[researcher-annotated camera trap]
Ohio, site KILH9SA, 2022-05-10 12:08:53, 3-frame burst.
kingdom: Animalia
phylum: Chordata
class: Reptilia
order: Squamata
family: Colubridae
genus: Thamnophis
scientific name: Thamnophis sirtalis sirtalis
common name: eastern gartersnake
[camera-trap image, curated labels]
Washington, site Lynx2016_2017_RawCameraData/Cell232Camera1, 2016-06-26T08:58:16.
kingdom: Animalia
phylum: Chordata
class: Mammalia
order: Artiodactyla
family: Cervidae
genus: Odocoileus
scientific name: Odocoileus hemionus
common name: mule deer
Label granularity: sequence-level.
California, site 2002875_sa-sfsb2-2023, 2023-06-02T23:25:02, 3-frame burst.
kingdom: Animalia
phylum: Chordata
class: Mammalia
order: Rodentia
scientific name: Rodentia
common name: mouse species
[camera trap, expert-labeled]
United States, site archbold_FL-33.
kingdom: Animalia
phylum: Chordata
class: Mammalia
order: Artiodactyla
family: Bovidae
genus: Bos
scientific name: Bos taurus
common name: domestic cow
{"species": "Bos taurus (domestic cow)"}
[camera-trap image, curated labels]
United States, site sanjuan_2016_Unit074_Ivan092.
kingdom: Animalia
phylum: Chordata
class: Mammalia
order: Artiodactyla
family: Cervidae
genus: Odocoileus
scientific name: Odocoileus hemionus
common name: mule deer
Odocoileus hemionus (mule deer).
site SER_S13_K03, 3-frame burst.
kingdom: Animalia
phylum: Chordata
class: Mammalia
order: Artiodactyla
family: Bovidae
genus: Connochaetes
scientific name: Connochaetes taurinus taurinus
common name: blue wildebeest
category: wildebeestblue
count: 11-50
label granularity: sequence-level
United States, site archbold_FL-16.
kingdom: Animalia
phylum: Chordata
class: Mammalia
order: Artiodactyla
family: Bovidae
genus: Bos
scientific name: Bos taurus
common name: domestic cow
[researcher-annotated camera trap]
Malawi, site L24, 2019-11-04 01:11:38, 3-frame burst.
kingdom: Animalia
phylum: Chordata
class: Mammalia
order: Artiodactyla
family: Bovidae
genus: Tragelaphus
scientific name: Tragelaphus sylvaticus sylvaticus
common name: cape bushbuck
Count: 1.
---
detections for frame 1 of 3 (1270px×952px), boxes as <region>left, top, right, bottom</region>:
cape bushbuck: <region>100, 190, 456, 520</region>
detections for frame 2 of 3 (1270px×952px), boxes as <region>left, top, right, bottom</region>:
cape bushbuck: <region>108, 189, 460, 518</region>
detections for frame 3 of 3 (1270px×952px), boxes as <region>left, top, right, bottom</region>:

**TASK DIRECTIONS**
Reply with the complete data above, every character as it stands.

**WRITTEN ANSWER**
[researcher-annotated camera trap]
Ohio, site KILH9SA, 2022-05-10 12:08:53, 3-frame burst.
kingdom: Animalia
phylum: Chordata
class: Reptilia
order: Squamata
family: Colubridae
genus: Thamnophis
scientific name: Thamnophis sirtalis sirtalis
common name: eastern gartersnake
[camera-trap image, curated labels]
Washington, site Lynx2016_2017_RawCameraData/Cell232Camera1, 2016-06-26T08:58:16.
kingdom: Animalia
phylum: Chordata
class: Mammalia
order: Artiodactyla
family: Cervidae
genus: Odocoileus
scientific name: Odocoileus hemionus
common name: mule deer
Label granularity: sequence-level.
California, site 2002875_sa-sfsb2-2023, 2023-06-02T23:25:02, 3-frame burst.
kingdom: Animalia
phylum: Chordata
class: Mammalia
order: Rodentia
scientific name: Rodentia
common name: mouse species
[camera trap, expert-labeled]
United States, site archbold_FL-33.
kingdom: Animalia
phylum: Chordata
class: Mammalia
order: Artiodactyla
family: Bovidae
genus: Bos
scientific name: Bos taurus
common name: domestic cow
{"species": "Bos taurus (domestic cow)"}
[camera-trap image, curated labels]
United States, site sanjuan_2016_Unit074_Ivan092.
kingdom: Animalia
phylum: Chordata
class: Mammalia
order: Artiodactyla
family: Cervidae
genus: Odocoileus
scientific name: Odocoileus hemionus
common name: mule deer
Odocoileus hemionus (mule deer).
site SER_S13_K03, 3-frame burst.
kingdom: Animalia
phylum: Chordata
class: Mammalia
order: Artiodactyla
family: Bovidae
genus: Connochaetes
scientific name: Connochaetes taurinus taurinus
common name: blue wildebeest
category: wildebeestblue
count: 11-50
label granularity: sequence-level
United States, site archbold_FL-16.
kingdom: Animalia
phylum: Chordata
class: Mammalia
order: Artiodactyla
family: Bovidae
genus: Bos
scientific name: Bos taurus
common name: domestic cow
[researcher-annotated camera trap]
Malawi, site L24, 2019-11-04 01:11:38, 3-frame burst.
kingdom: Animalia
phylum: Chordata
class: Mammalia
order: Artiodactyla
family: Bovidae
genus: Tragelaphus
scientific name: Tragelaphus sylvaticus sylvaticus
common name: cape bushbuck
Count: 1.
---
detections for frame 1 of 3 (1270px×952px), boxes as <region>left, top, right, bottom</region>:
cape bushbuck: <region>100, 190, 456, 520</region>
detections for frame 2 of 3 (1270px×952px), boxes as <region>left, top, right, bottom</region>:
cape bushbuck: <region>108, 189, 460, 518</region>
detections for frame 3 of 3 (1270px×952px), boxes as <region>left, top, right, bottom</region>:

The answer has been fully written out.